TRECHO DO TEXTO:
◇ ◇ ◇ ◇

Esta memória do batismo sugerida pela RC recebe uma ênfase toda especial com a sugestão da “repetição do rito com água”. A inclusão de ação simbólica destinada a envolver os sentidos, certamente enriquecerá a liturgia da memória do batismo. Há, entretanto, limites. A ação simbólica jamais poderá induzir a comunidade a interpretar a memória do batismo como rebatismo.

Para embasar a proposta, a RC afirma no documento: “sem dúvida, a prática da confirmação do batismo com a repetição do rito, é doutrinariamente aceita pelo catolicismo Romano.” Trata-se de uma afirmação improcedente. Confrontado com esta afirmação e com a história da “confirmação do batismo” de Gugu Liberato pelo Pe. Marcelo Rossi, o Bispo Dom Angélico Bernardino, Bispo da Diocese de Blumenau/SC, considerou-as um “abuso” .

10.2. “Batismo condicional”. Trata-se de possibilidade teologicamente correta, constando no “Código de Direito Canônico” – “Cân. § 869 – Havendo dúvida se alguém foi batizado ou se o batismo foi conferido validamente, e a dúvida permanece depois de séria investigação, o batismo seja conferido sob condição.” Na nota deste artigo lê-se: “Diversas igrejas batizam validamente; por esta razão, um cristão batizado numa delas não pode ser normalmente rebatizado, nem sequer sob condição” (…) segue a lista das igrejas ortodoxa, veterocatólica, Episcopal, IECLB, IELB, Metodista. Outras igrejas (presbiterianas, batistas, congregacionistas, adventistas e a maioria das pentecostais) não encontram reserva quanto ao rito batismal, embora observem-se problemas advindos da “concepção teológica do batismo”. Mesmo assim, “quando há garantias de que a pessoa foi batizada segundo o rito prescrito por essas igrejas, não se pode rebatizar, nem sob condição”. Há, no entanto, outras igrejas e grupos religiosos (Pentecostal Unida, Igrejas brasileiras, Mórmons, Testemunhas de Jeová, Ciência Cristã, Umbanda etc) de cujo batismo “se pode prudentemente duvidar e, por essa razão, requer-se, como norma geral, a administração de um novo batismo, sob condição”.

◇ ◇ ◇ ◇

OS DADOS:
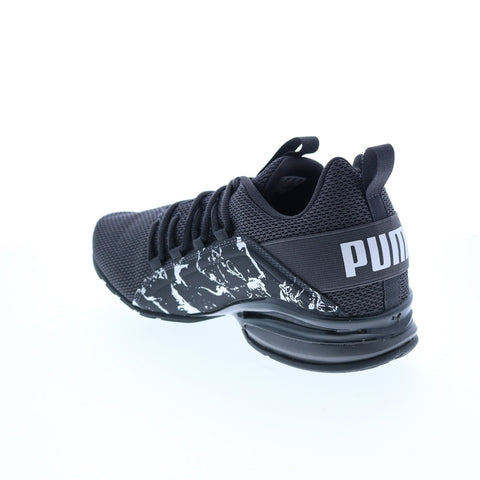 Puma Axelion City Escape Wide 37789902 Mens Gray Wide Athletic Running Shoes
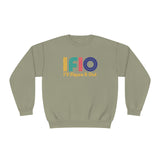 Colorful and Bold IFIO - I'll Figure It Out - Unisex NuBlend® Crewneck Sweatshirt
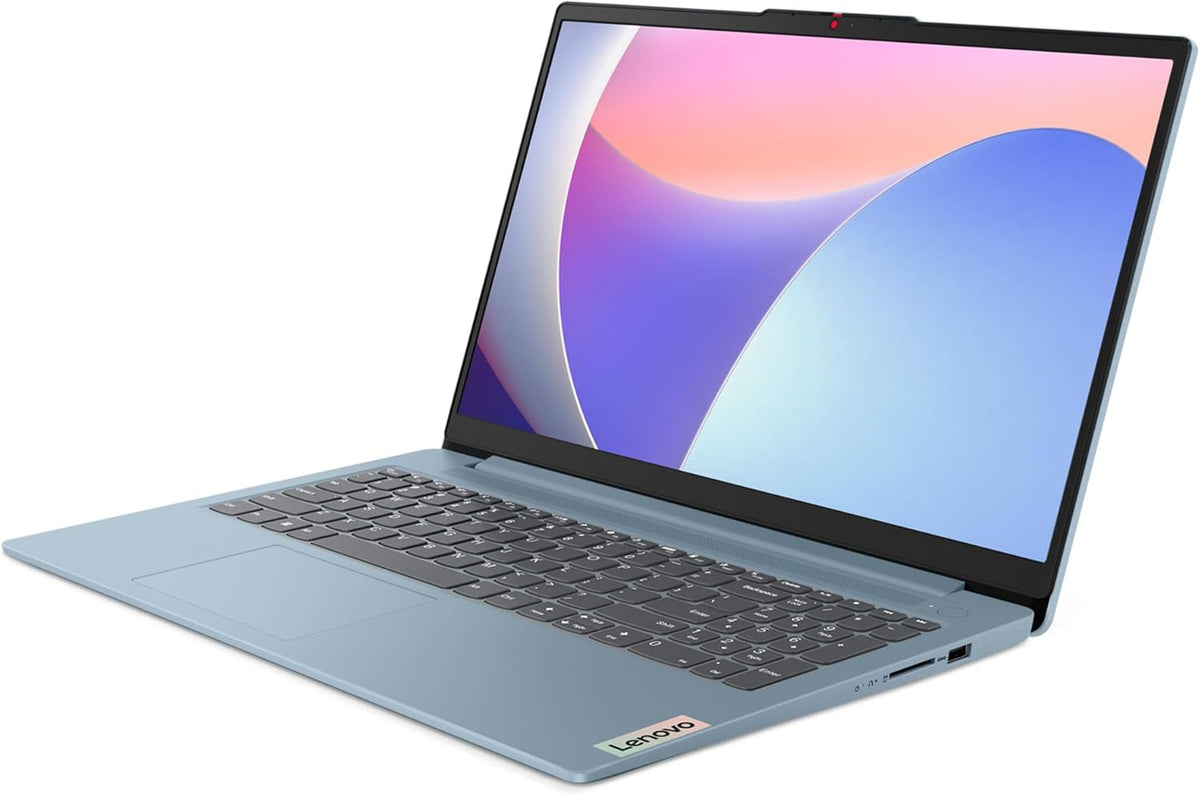 LAPTOP LENOVO IDEAPAD SLIM 15.6" 8GB RAM+256GB i3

◇ ◇ ◇ ◇

O QUE SE PEDE:
#1 Extraia do texto sobre o batismo o trecho entre "Esta memória do" e "batismo como rebatismo.", incluindo essas palavras.
#2 Prossiga o texto sobre o batismo a partir do ponto em que ele termina.

SUAS RESPOSTAS:
#1
Esta memória do batismo sugerida pela RC recebe uma ênfase toda especial com a sugestão da “repetição do rito com água”. A inclusão de ação simbólica destinada a envolver os sentidos, certamente enriquecerá a liturgia da memória do batismo. Há, entretanto, limites. A ação simbólica jamais poderá induzir a comunidade a interpretar a memória do batismo como rebatismo.

#2
É preciso observar com que seriedade o batismo condicional é tratados pela Igreja Católica Romana. Num contexto propenso à solicitações de rebatismo, o batismo condicional poderá sofrer abusos e manipulações. Por isso, é preciso haver legislação oficial da IECLB a respeito que garanta esta mesma seriedade no trato dos casos.

C – O “tratamento de questões relacionadas a interferências de obreiros (no caso carismáticos) em ‘áreas’ de outras comunidades” e o “tratamento de tensões e conflitos internos em comunidades onde a expressão carismática se faz presente”

As questões relacionadas à interferência de obreiros/as em comunidades alheias e os conflitos internos em comunidades atingidas pela “expressão carismática” podem, a meu ver, ser tratadas conjuntamente. Muitas vezes estão relacionadas e associadas. Por um lado, interferências são justificadas por conflitos existentes que estão excluindo pessoas de perfil carismático; por outro, a interferência externa gera novos conflitos.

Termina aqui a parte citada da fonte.